John Thiel, looking a bit hung-over and disheveled on the v10/11 "Gorillas in the Mist," Area B, Mount Evans. He and I both sorted out our own beta that day but neither sent. I ended up completely changing my right foot beta and using the arch of my right foot on the arete as I saw Schulte do in his video, this gave me the extra length to get to the lip... after a year of trying everything but this.
F.A.N.
video

This last month I spent in the Emergency Department where I saw more trauma and got more hands on experience with procedures than in any other rotation. Of biggest concern to me was the use of the emergency room for non-emergent situation. For those without insurance of those who only have medicaid it seems that the ED is the place to go if you are concerned about flu-like symptoms.
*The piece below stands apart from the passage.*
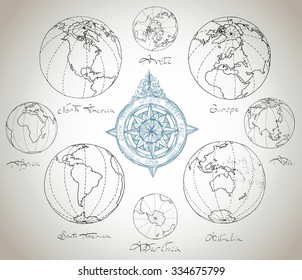 Vector illustration. Hand drawing continents: Australia, North America, South America, the Arctic, Antarctica, Africa, Europe, Asia.Blue on a light background.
This is so unfortunate given that these patient have no patient follow-up, receive/charge the largest bill imaginable for the symptoms, spread viruses to patient that are emergent, and receive very little patient education, all because they are in the ED and not seeing a primary care MD or PA. The fact is that there are clinics available; somewhere there is a breakdown in the understanding of how our health care system is supposed to work, or simply there is a refusal to make and keep an appointment, an inability to organize one’s life, or a laziness that takes people to the ED where patient know that they can be seen and treated. All that said, it was an amazing rotation and I'd consider returning as an employee. At this time my top fields are: ED, Ortho, Adult Inpatient Medicine (no really, I dig this stuff), and Psych.